What is needed: If a line in the data holds the string "fixed", list it.

*** Material for this task ***

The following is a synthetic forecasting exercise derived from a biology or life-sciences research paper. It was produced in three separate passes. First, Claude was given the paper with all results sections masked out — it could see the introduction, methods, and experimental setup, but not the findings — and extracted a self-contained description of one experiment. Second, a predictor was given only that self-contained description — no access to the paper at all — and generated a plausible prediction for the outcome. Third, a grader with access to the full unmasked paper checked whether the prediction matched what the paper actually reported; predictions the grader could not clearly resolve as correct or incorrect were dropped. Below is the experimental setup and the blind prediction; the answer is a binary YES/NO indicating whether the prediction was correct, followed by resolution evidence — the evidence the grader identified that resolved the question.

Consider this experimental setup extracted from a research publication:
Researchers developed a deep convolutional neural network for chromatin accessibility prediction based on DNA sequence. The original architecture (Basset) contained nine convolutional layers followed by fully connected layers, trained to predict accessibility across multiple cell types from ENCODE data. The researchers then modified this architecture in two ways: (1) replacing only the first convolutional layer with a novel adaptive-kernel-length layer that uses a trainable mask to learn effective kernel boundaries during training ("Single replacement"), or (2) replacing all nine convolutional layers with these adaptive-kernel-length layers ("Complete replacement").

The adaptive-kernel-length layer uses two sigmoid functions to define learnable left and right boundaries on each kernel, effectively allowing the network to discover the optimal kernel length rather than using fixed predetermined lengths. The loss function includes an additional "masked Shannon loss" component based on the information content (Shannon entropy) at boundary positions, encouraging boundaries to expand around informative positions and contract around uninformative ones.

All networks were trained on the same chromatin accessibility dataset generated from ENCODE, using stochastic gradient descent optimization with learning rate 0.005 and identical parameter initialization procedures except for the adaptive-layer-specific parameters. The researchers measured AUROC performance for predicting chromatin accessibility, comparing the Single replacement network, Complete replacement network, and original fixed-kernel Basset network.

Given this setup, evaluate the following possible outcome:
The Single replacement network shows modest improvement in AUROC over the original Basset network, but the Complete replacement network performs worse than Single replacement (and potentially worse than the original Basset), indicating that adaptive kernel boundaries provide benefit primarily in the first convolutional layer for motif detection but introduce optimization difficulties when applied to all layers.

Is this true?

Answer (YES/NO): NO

***

Problem solution:
The adaptive-kernel-length layer uses two sigmoid functions to define learnable left and right boundaries on each kernel, effectively allowing the network to discover the optimal kernel length rather than using fixed predetermined lengths. The loss function includes an additional "masked Shannon loss" component based on the information content (Shannon entropy) at boundary positions, encouraging boundaries to expand around informative positions and contract around uninformative ones.
All networks were trained on the same chromatin accessibility dataset generated from ENCODE, using stochastic gradient descent optimization with learning rate 0.005 and identical parameter initialization procedures except for the adaptive-layer-specific parameters. The researchers measured AUROC performance for predicting chromatin accessibility, comparing the Single replacement network, Complete replacement network, and original fixed-kernel Basset network.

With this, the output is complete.